If a fatbike is the right rigid bike, depends on the type of terrain. Desert and off-piste, sure. Typical pavement touring, you likely look at 29+ wheels. 

A more old-school geometry MAY work better for touring. Yes, it is worse for single track, but may be more comfortable riding horizontally for many hours. YMMV.


----------



## mikesee (Aug 25, 2003)

I've ridden the Kokopelli a bunch of times. At least 5, maybe 6.

Given your choices I'd put a nice suspension fork on your fatbike, and add some 29 x 3" wheels/tires to it.

That way you still have decent rubber for the sandy sections, but not so much that it becomes a slog, and you don't lose the big frame bag.


----------



## rushman3 (Jan 24, 2009)

Another idea...track down a good used Trek Stache

29 x 3.00 tires, 120 fork, HT frame with lots of room.....


----------



## lentamentalisk (Jul 21, 2015)

HerrKaLeu said:


> And fully loaded, you probably don't do riding that benefits from a suspension designed to do 5' jumps.


I've been struggling with this one. I've got a full squish Salsa Horsethief and I like to shred. It has a reasonably big triangle that I put all my water in, but still, I find my bikepacking load to leave too much on my back to really enjoy jumps and drops. During the summer when I've got fewer layers and generally pack less redundancy, I can make it work, but in the shoulder seasons, as temps start dropping, it just isn't very fun to ride with all that weight on my back.

That said, I'm looking at getting an OMM rack to mount on the rear triangle. If I can even get just 3-5lbs off my back, that could make enough of a difference.

I'll also note that how much you can fit on your bike is HIGHLY dependent on how tall you are and how much travel and dropper you have. At 5'9", with a 29er, medium travel, and a substantial dropper, I've got just 2" between seat rails and tire. Meanwhile all those 6'5" giants out there riding 27.5 XC bikes still have room for a saddle bag.


----------



## MoShroom (Dec 2, 2020)

lentamentalisk said:


> I've been struggling with this one. I've got a full squish Salsa Horsethief and I like to shred. It has a reasonably big triangle that I put all my water in, but still, I find my bikepacking load to leave too much on my back to really enjoy jumps and drops. During the summer when I've got fewer layers and generally pack less redundancy, I can make it work, but in the shoulder seasons, as temps start dropping, it just isn't very fun to ride with all that weight on my back.
> 
> That said, I'm looking at getting an OMM rack to mount on the rear triangle. If I can even get just 3-5lbs off my back, that could make enough of a difference.
> 
> I'll also note that how much you can fit on your bike is HIGHLY dependent on how tall you are and how much travel and dropper you have. At 5'9", with a 29er, medium travel, and a substantial dropper, I've got just 2" between seat rails and tire. Meanwhile all those 6'5" giants out there riding 27.5 XC bikes still have room for a saddle bag.

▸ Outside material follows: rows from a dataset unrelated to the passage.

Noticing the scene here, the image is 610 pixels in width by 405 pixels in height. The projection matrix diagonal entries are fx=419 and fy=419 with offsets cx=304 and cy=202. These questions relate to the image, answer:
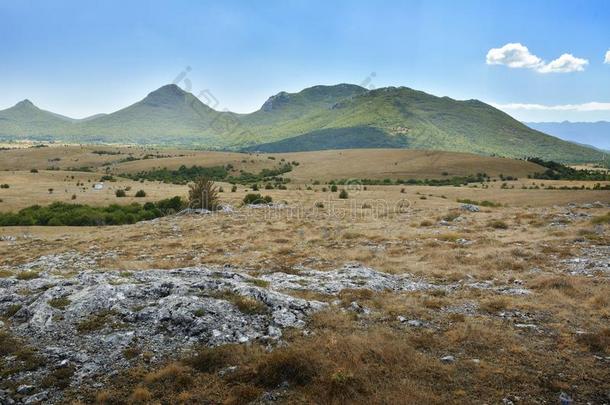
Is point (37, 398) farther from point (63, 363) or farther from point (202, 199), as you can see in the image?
point (202, 199)

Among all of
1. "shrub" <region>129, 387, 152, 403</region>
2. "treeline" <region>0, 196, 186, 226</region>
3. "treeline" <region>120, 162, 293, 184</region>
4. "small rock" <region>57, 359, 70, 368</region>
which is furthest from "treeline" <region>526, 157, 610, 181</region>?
"small rock" <region>57, 359, 70, 368</region>

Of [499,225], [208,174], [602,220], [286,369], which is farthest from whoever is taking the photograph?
[208,174]

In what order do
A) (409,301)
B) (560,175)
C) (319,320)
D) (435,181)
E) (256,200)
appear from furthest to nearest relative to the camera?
(560,175) < (435,181) < (256,200) < (409,301) < (319,320)

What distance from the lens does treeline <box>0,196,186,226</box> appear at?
3036 centimetres

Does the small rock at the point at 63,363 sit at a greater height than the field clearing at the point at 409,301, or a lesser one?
lesser

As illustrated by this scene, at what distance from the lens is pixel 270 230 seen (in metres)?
24.7

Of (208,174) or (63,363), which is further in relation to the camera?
(208,174)

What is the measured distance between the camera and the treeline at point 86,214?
30359mm

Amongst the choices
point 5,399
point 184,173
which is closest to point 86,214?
point 5,399

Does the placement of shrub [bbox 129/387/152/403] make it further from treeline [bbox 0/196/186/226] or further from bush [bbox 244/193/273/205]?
bush [bbox 244/193/273/205]

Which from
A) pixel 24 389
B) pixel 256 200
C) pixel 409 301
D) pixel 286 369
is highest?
pixel 256 200

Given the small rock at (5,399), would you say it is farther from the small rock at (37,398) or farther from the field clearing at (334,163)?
the field clearing at (334,163)

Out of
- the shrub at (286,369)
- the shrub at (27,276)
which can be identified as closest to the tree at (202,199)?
the shrub at (27,276)

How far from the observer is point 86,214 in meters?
31.3
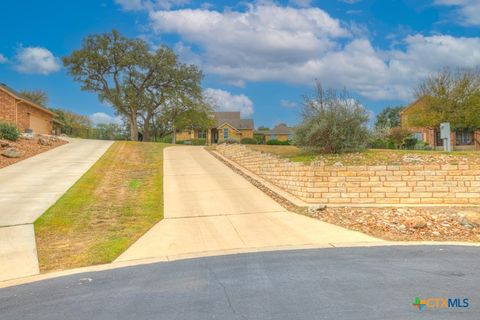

I run a revelate vole seat pack with a 150mm dropper and was having issues with my rear tire hitting the bag on big hits. I put a wolf tooth valais on the dropper for the bag limiting it's travel to around 125mm and I was able to solve that problem. Might not work for you, I am 5-11 with 120mm travel, but might be worth looking into if you don't mind having limited travel on your dropper. I can cram a lot into that little seat pack. (3-5lbs)


----------